Founder and CEO of Abercrombie & Kent, Geoffrey Kent, was inducted into the prestigious British Travel and Hospitality Hall of Fame in 2012, the year of the company’s fiftieth anniversary.  Ex-captain of H.R.H. the Prince of Wales’ polo team (1987 – 1991), he hovered between life and death after a nasty fall. His mild-mannered demeanor can be misleading; but his brain is ticking with travel ideas that challenge his clients with electrifying experiences! He is the emperor of marrying wild adventure with luxurious comfort and safety. Now opening an office in Monaco, he tells all.


F.1.M.: The ultimate dream is South Africa. As a young man, you just got up and made your first big trek across Africa.

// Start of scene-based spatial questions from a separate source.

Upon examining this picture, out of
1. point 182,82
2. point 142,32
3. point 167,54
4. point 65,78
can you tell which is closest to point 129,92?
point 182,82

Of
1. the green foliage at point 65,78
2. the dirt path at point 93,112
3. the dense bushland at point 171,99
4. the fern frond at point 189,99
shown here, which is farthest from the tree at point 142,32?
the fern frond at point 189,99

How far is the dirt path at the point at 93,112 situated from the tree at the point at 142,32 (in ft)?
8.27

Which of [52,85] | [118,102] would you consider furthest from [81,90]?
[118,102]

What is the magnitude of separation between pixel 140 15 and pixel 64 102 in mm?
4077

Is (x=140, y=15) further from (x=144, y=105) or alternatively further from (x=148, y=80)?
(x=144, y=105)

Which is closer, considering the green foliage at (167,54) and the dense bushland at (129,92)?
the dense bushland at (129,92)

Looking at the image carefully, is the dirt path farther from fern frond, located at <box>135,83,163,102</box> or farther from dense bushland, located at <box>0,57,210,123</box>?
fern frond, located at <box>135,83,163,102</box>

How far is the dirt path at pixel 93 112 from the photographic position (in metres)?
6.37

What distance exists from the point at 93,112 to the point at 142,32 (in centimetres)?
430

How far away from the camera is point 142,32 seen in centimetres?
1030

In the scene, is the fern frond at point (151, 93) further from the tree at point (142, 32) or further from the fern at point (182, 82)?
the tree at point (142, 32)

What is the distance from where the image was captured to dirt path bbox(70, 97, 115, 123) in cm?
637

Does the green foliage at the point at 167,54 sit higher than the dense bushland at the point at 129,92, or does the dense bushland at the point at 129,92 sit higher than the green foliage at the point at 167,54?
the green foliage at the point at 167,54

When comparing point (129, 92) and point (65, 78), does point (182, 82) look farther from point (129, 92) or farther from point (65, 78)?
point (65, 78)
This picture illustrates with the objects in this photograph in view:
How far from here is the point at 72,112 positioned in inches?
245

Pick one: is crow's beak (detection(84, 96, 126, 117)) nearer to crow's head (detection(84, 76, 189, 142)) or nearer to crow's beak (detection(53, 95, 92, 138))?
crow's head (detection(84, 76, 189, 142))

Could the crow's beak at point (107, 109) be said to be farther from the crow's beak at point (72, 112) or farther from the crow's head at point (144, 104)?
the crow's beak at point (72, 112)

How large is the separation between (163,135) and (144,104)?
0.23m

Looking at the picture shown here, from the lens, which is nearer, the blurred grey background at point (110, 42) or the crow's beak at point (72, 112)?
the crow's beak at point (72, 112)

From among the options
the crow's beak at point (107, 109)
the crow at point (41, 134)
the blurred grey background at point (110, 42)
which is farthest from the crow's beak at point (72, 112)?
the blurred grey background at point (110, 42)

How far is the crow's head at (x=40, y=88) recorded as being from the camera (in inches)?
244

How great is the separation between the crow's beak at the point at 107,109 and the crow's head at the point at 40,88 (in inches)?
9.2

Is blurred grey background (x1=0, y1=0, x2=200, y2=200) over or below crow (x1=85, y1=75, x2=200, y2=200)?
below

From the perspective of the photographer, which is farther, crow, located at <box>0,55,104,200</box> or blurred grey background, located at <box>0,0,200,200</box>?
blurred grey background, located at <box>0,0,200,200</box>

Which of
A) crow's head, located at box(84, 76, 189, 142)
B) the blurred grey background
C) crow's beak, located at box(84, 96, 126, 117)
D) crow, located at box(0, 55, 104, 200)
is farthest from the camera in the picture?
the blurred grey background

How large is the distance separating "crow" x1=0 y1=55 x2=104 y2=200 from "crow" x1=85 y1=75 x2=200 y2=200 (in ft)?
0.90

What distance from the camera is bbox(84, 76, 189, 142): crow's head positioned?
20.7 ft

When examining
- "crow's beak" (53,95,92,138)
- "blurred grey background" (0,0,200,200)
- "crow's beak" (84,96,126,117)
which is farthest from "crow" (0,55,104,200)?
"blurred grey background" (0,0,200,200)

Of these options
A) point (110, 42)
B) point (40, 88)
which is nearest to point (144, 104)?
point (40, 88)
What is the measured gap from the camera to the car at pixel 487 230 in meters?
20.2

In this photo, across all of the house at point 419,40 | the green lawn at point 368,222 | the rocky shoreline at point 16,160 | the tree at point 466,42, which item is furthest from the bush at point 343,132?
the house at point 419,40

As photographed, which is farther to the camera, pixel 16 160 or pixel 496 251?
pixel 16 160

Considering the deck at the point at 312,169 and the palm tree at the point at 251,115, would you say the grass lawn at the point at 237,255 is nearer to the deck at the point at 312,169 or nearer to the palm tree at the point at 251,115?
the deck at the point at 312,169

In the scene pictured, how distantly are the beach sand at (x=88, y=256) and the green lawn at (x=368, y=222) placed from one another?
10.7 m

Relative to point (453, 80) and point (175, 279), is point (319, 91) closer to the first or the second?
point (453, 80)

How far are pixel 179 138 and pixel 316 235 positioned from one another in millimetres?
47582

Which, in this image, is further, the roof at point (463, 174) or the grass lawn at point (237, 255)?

G.K. : I grew up in Kenya and lived on a big farm high in the mountains. We were surrounded by horses everywhere. Soon I became enamoured with motorbikes and bought one.  Unfortunately you weren’t supposed to have motorbikes in school. This, should I say, spurred me to leave school prematurely (he smiles). My father was a British Army colonel and was not in the least happy. Living on the farm became impossible, so I told my father that I wanted to go to Cape Town, adding to this surprise, that I planned to by motorbike. After it was revealed that I had not planned the trip, he wanted to know when I was leaving.  I told him “tomorrow” and I left the next day.  I purchased a few things in Nairobi: map, some sleeping bags from the Salvation Army, and some raisins and nuts; filled my motorbike with petrol and water and off I went. Of course, there were no roads in those days, just tracks.  No phones or communications; I just took the map and I followed it. Of course I got into a lot of trouble.  I reached Tanganyika and landed in Dar es Salaam where they had just jailed the president. There were revolutions everywhere and I was totally oblivious to anything. I got down to Mozambique and a big war was going on there also. Trying to cross the Zambezi, I had an unexpected fall and ended up stuck there for a month; my motorbike rusted. Finally I was rescued by a Rhodesian army control.

When they informed me with alarm that I was in terrorist country, they piled me off in the back of the army truck and took me to Salisbury.  I got my bike mended and there I took off to South Africa, finally reaching Cape Town, 3000 miles in four months. I had survived!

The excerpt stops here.